Would you retype exactly the lines below, starting with the one that has "Meu Irmão é o Cameron Dallas by bellacdf" and going on through the one that has "Play & Download", with no pictures and nothing else?

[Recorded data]
========================================

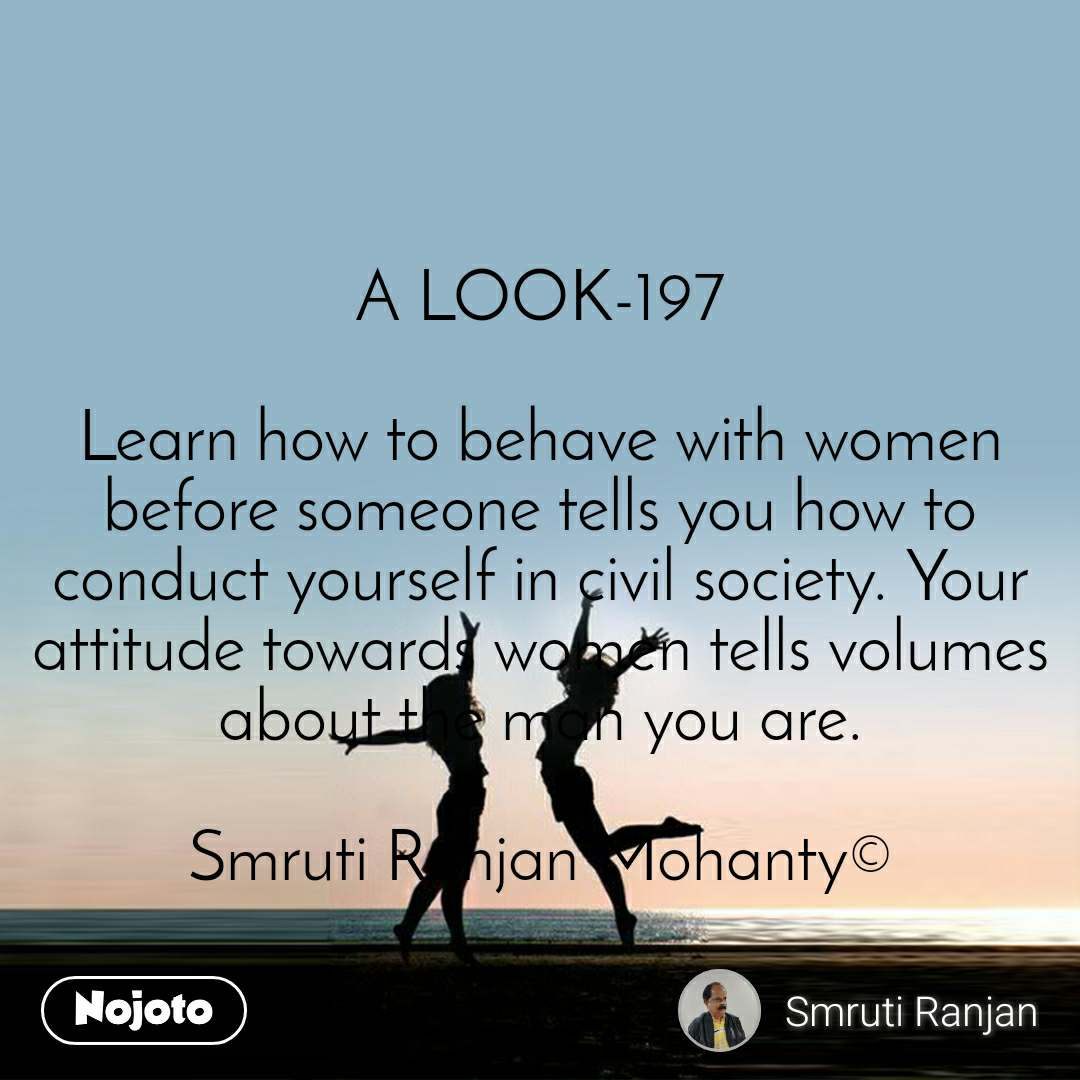 A LOOK-197  Learn how to behave with women before someone tells you how to conduct yourself in civil society. Your attitude towards women tells volumes about the man you are.  Smruti Ranjan Mohanty©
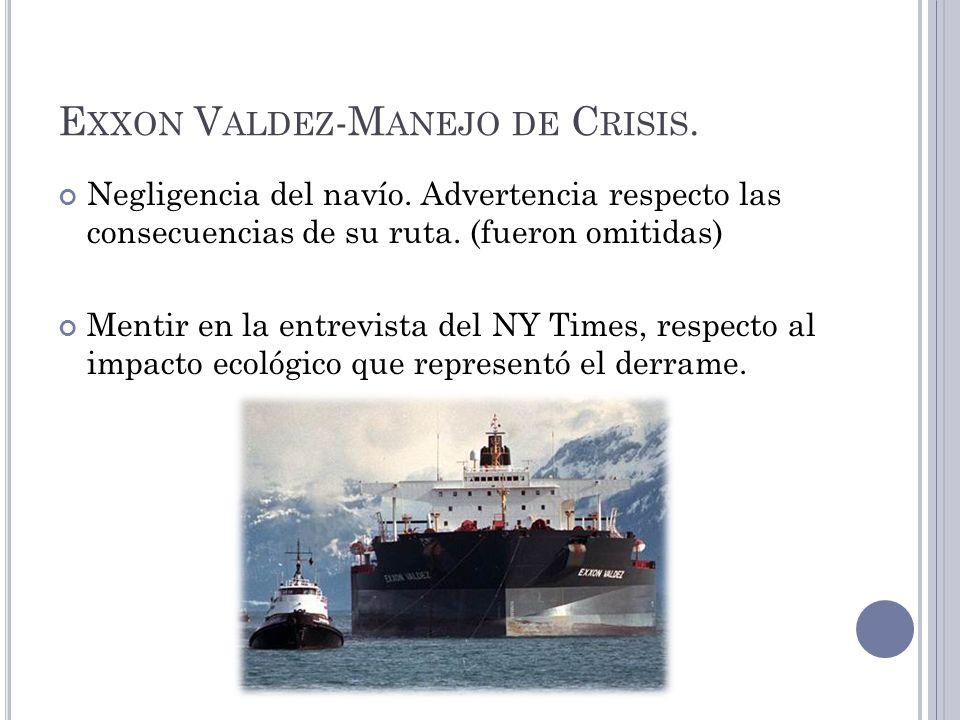 E XXON V ALDEZ -M ANEJO DE C RISIS. Negligencia del navío. Advertencia respecto las consecuencias de su ruta. (fueron omitidas) Mentir en la entrevist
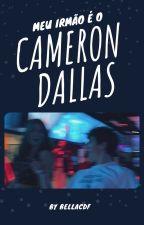 Meu Irmão é o Cameron Dallas by bellacdf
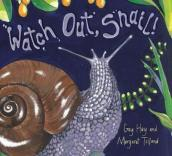 Watch Out Snail!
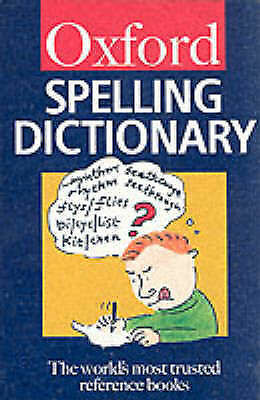 The Oxford Spelling Dictionary (Oxford Paperback Reference), Maurice Waite, Very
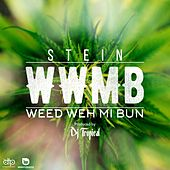 Play & Download WWMB (Weed Weh Mi Bun) - Single by Stein | Napster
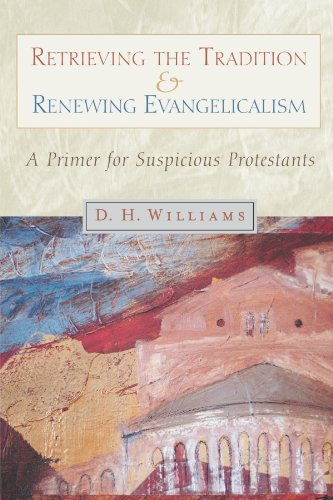 9780802846686: Retrieving the Tradition and Renewing Evangelicalism: A Primer for Suspicious Protestants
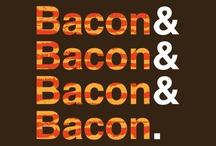 Bacon / by Tonya Daisy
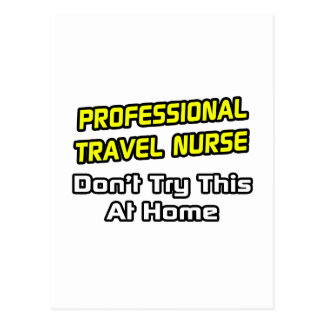 Professional Travel Nurse .. Joke Postcard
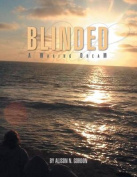 Blinded: A Waking Dream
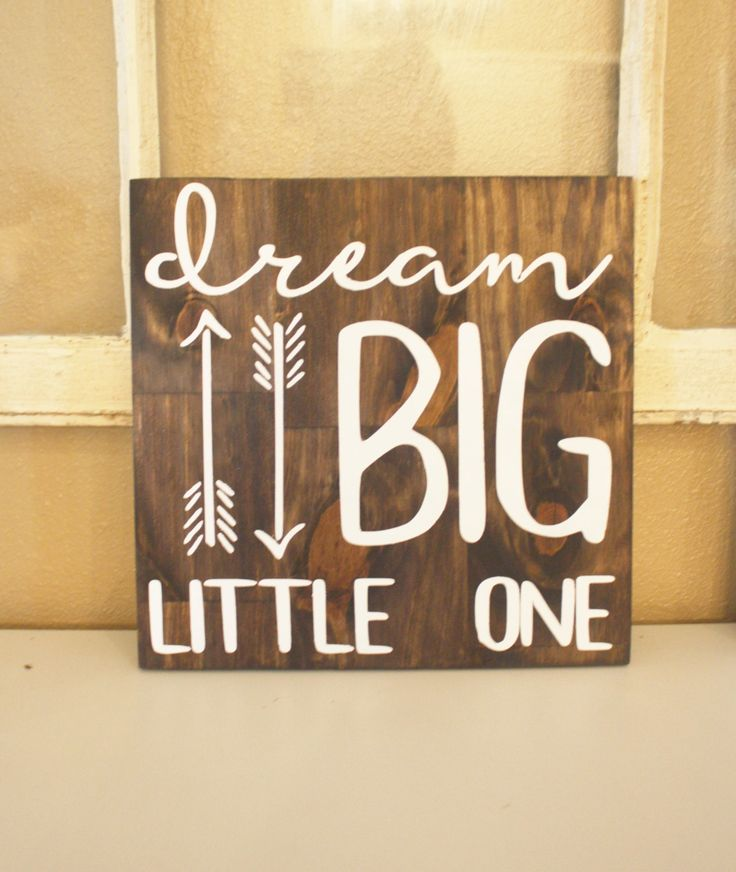 Dream Big Little One Sign Arrow Sign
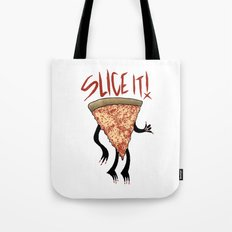 Any way you slice it... Tote Bag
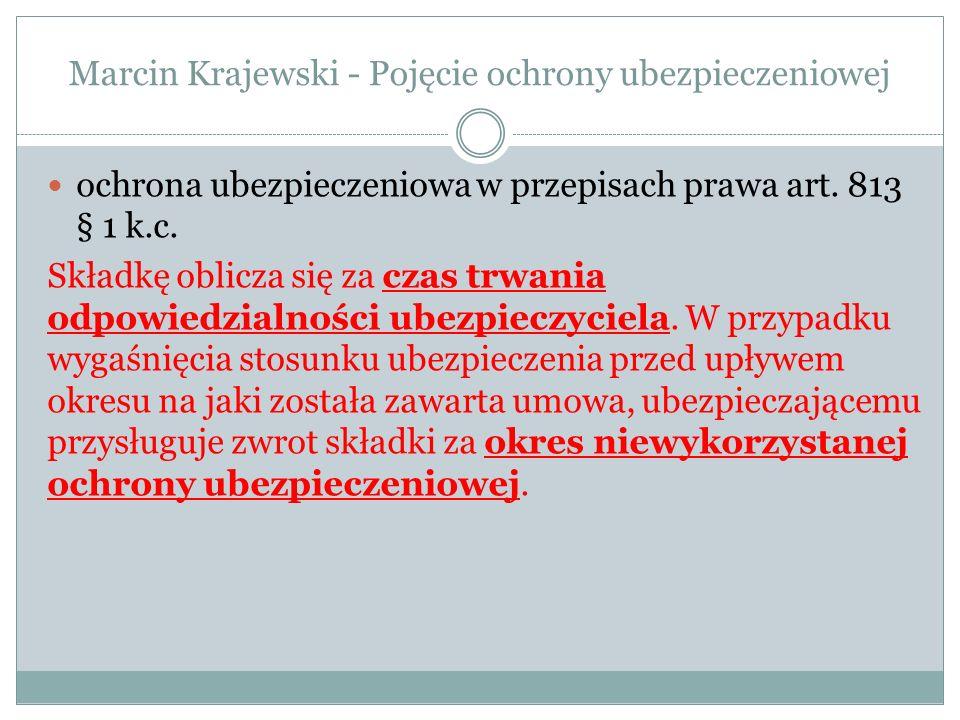Marcin Krajewski - Pojęcie ochrony ubezpieczeniowej 812 § 4 k.c.
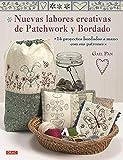 NUEVAS LABORES CREATIVAS DE PATCHWORK Y BORDADO: 14 proyectos bordados a mano con sus patrones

========================================

**Answer section**
 Meu Irmão é o Cameron Dallas by bellacdf
 Watch Out Snail!
 The Oxford Spelling Dictionary (Oxford Paperback Reference), Maurice Waite, Very
 Play & Download WWMB (Weed Weh Mi Bun) - Single by Stein | Napster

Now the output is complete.